Not at first, mind. At first I played Lost and the Damned. Johnny Klebitz is a biker for the Lost -- Hell's Angels in videogame form -- who's disquieted by his boss' propensity for violence. Not that he baulks at unloading a shotgun shell into someone's face, but he sure does complain. As a whole, Lost and the Damned is a pretty uninteresting addition to the GTA lore. There's a greater reliance on bikes, as you'd expect, but the missions feel lifted from Niko Bellic's adventure some twelve months before. There's very little to get excited about. Klebitz isn't even a particularly likeable protagonist, and his safe houses are filled with drum-bashing, guitar-riffing, scream-heavy metal music, which fits the game's theme, but wears thin after extended play.
Admittedly Rockstar do a good job of differentiating the seedy biker underworld from GTA IV, if only in appearance. The menus and load-screens have been given a face-lift with a changed font to boot. But the grainy, graphical filter that pervades the game (and comes by default) looks utterly horrid. Yes, I'm aware that Rockstar are going for a grunge look, but for the first hour I thought there was something wrong with my disc, before discovering that the option could be turned off.
By the game's end I wasn't so much worried as indifferent. I'd had fun, I'd killed some people and I'd devoured the story in one or two sittings, good going for a game of six or seven hours. So yes, it was fun. But nothing much more than that.
Think grunge. As dour as your sour-faced grandma.
Then I moved on to Ballad of Gay Tony.
Think pink neon lights! Disco balls! Dancing! Clubs! Wealthy debauchery!
Here we get the best Rockstar game yet. Perhaps I'm more inclined to going out to clubs and having fun than sitting in a dingy bar with my biker mates, leather jacket slung over a puke-tinged bar stool, but the Ballad of Gay Tony is infinitely better than Lost. There's more to do, more fun to be had, more variety on offer and a far more likeable -- yet just as morally dubious -- set of characters. It's as if Rockstar spent years surrounding themselves in kitsch, club-obsessed culture before undertaking the game, for the atmosphere is perfect. And the characters too. Their stories are told with remarkable restraint. Not one character is over-told, over-played and acted. Nothing seems forced in this story, merely entirely natural. The politician who bears all for Luiz Lopez in a calm, deadpan manner, Tony Prince who means well but falls prey to the fallacies of drugs, Luiz Lopez himself; Rockstar does what most literature fails to do: it presents characters that commit crimes, yet ensures you're rooting for them all the way.

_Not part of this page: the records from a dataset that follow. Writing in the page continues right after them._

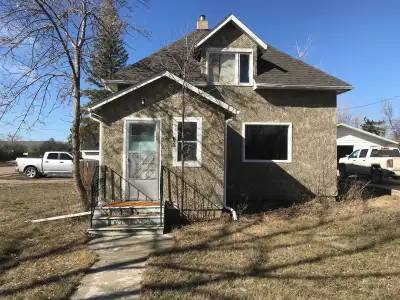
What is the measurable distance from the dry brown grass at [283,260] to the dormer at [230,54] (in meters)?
5.11

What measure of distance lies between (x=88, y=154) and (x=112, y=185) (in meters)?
26.6

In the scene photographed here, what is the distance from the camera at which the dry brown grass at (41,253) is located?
5.04 m

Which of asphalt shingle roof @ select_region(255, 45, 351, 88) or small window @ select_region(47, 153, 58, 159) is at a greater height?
asphalt shingle roof @ select_region(255, 45, 351, 88)

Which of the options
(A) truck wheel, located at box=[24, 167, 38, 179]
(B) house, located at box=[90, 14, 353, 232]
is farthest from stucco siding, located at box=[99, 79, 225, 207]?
(A) truck wheel, located at box=[24, 167, 38, 179]

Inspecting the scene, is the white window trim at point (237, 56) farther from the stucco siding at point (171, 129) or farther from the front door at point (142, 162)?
the front door at point (142, 162)

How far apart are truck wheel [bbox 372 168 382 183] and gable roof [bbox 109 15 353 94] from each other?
7.29 metres

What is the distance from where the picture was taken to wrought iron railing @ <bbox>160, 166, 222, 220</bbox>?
9.58 meters

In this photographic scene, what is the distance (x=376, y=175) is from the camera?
17.8m

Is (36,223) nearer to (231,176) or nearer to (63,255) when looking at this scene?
(63,255)

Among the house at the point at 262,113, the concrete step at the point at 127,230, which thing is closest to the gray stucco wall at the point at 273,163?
the house at the point at 262,113

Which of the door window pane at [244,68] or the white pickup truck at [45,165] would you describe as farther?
the white pickup truck at [45,165]

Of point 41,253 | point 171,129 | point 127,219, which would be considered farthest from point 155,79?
point 41,253

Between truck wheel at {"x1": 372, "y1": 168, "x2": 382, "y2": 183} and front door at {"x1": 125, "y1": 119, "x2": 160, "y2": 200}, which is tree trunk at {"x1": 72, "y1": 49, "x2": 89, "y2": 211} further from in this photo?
truck wheel at {"x1": 372, "y1": 168, "x2": 382, "y2": 183}

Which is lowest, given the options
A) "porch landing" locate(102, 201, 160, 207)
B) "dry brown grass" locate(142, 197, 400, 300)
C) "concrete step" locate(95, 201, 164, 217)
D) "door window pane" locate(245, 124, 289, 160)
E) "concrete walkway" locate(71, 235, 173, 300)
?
"concrete walkway" locate(71, 235, 173, 300)
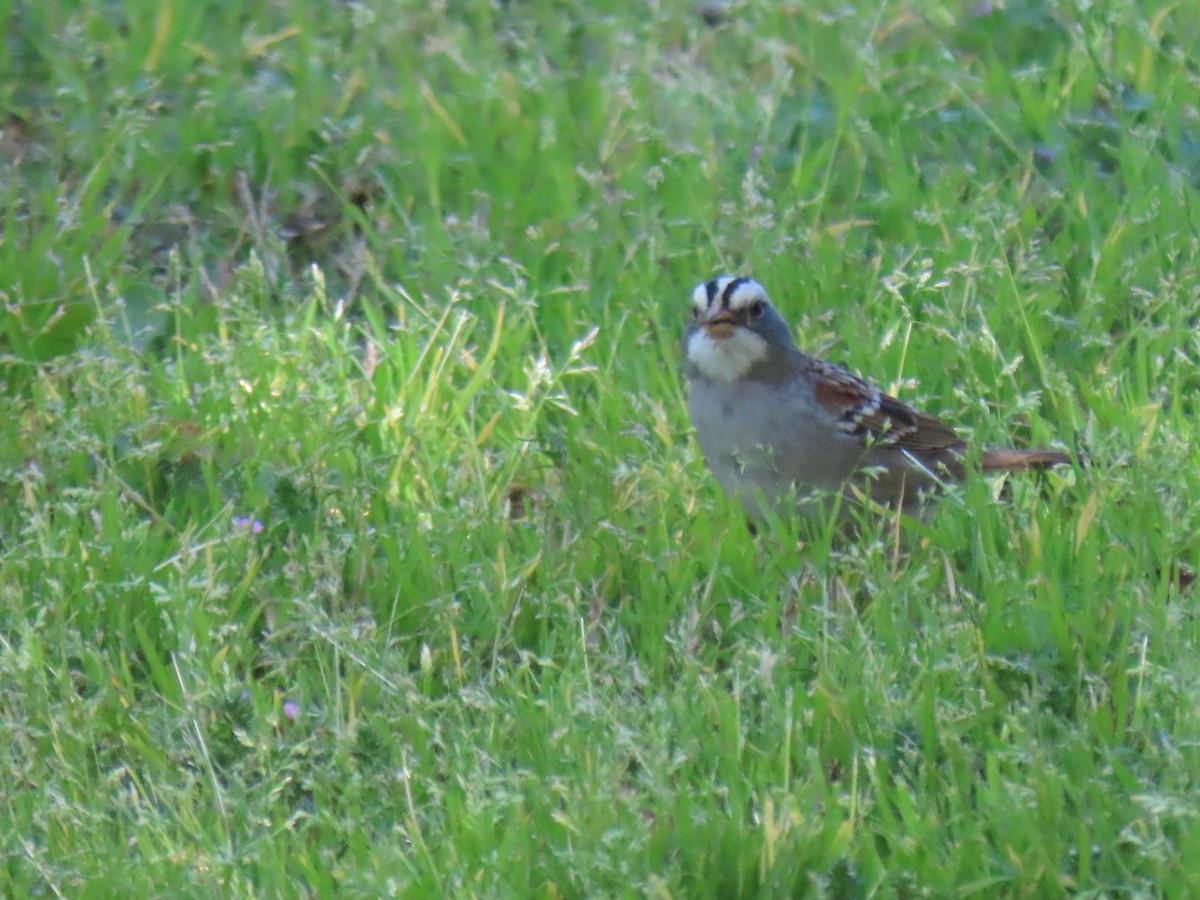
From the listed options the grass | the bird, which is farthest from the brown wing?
the grass

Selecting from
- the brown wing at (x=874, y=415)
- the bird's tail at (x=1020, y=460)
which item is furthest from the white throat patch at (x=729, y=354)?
the bird's tail at (x=1020, y=460)

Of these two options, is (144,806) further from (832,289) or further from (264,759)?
(832,289)

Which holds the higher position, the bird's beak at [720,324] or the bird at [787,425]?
the bird's beak at [720,324]

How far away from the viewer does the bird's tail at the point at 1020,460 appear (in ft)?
15.8

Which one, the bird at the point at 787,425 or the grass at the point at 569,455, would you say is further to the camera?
the bird at the point at 787,425

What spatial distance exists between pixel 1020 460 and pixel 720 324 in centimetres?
84

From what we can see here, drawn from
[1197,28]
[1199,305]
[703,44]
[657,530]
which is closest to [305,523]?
[657,530]

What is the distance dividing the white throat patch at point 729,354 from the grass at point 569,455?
0.29 metres

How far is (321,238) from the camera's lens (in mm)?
6445

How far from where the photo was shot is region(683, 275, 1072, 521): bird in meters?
4.84

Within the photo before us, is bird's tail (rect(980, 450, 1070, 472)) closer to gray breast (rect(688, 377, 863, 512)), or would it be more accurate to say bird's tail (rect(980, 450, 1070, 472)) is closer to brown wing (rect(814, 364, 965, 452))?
brown wing (rect(814, 364, 965, 452))

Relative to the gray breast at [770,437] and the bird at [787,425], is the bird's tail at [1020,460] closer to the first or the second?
the bird at [787,425]

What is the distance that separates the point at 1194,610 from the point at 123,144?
13.4ft

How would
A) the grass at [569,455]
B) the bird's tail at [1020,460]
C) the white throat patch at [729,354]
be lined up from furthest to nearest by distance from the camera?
the white throat patch at [729,354]
the bird's tail at [1020,460]
the grass at [569,455]
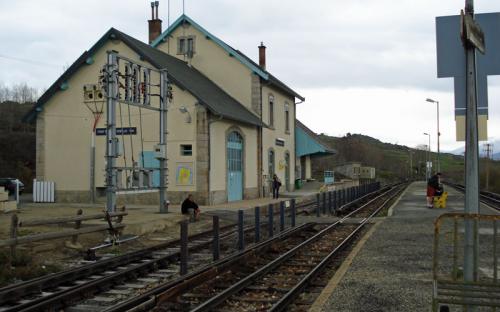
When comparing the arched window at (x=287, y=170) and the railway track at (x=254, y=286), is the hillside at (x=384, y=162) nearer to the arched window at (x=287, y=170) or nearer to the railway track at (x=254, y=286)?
the arched window at (x=287, y=170)

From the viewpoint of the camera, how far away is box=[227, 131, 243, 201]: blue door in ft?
91.0

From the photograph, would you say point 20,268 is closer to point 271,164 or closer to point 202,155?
point 202,155

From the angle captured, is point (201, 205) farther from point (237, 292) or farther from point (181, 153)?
point (237, 292)

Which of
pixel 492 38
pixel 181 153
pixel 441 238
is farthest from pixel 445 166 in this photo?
pixel 492 38

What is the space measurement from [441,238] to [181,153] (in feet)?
46.9

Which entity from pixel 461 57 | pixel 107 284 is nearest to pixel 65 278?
pixel 107 284

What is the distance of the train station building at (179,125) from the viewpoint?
82.4 ft

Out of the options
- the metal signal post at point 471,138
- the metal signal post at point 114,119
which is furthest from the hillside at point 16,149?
the metal signal post at point 471,138

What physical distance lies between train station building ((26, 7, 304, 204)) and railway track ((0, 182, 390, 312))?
11.5 meters

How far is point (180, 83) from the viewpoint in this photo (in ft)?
→ 81.3

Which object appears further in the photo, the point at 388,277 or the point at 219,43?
the point at 219,43

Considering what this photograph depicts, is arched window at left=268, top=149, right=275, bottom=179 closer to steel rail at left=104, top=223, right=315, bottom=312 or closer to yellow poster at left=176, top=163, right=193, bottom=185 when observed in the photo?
yellow poster at left=176, top=163, right=193, bottom=185

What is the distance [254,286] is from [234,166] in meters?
19.7

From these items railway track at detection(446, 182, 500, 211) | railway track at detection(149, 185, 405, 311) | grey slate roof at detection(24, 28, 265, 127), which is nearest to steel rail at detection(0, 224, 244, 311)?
railway track at detection(149, 185, 405, 311)
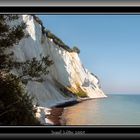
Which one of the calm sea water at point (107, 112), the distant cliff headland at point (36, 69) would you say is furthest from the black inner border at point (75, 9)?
the calm sea water at point (107, 112)

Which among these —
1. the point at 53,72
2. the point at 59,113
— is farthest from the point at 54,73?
the point at 59,113

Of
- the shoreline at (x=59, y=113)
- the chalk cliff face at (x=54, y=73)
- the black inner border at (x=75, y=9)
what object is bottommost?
the shoreline at (x=59, y=113)

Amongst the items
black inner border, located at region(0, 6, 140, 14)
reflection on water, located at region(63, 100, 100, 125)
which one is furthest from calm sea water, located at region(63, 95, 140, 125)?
black inner border, located at region(0, 6, 140, 14)

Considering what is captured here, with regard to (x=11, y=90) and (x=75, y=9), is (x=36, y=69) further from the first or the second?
(x=75, y=9)

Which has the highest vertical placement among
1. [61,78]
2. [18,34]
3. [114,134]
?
[18,34]

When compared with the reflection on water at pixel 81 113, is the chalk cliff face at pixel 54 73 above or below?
above

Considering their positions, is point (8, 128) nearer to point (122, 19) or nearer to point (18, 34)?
point (18, 34)

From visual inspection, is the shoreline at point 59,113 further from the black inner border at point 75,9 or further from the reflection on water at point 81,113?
the black inner border at point 75,9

It looks good too, though the most noticeable improvement is in the framerate. Surface changes to the font, menu and load-screens are also present, and not once will you feel like you're trekking down well-worn territory, for Ballad eeks out a considerably difference experience.
In fact, it's probably too good. There's no way another Liberty City game can top this. At least, not for a few years still. The Ballad of Gay Tony is the pinnacle. The best. I look forward to seeing what's next, in a new environ. Oh, and the Lost and the Damned… play that first just to delay the brilliance that follows.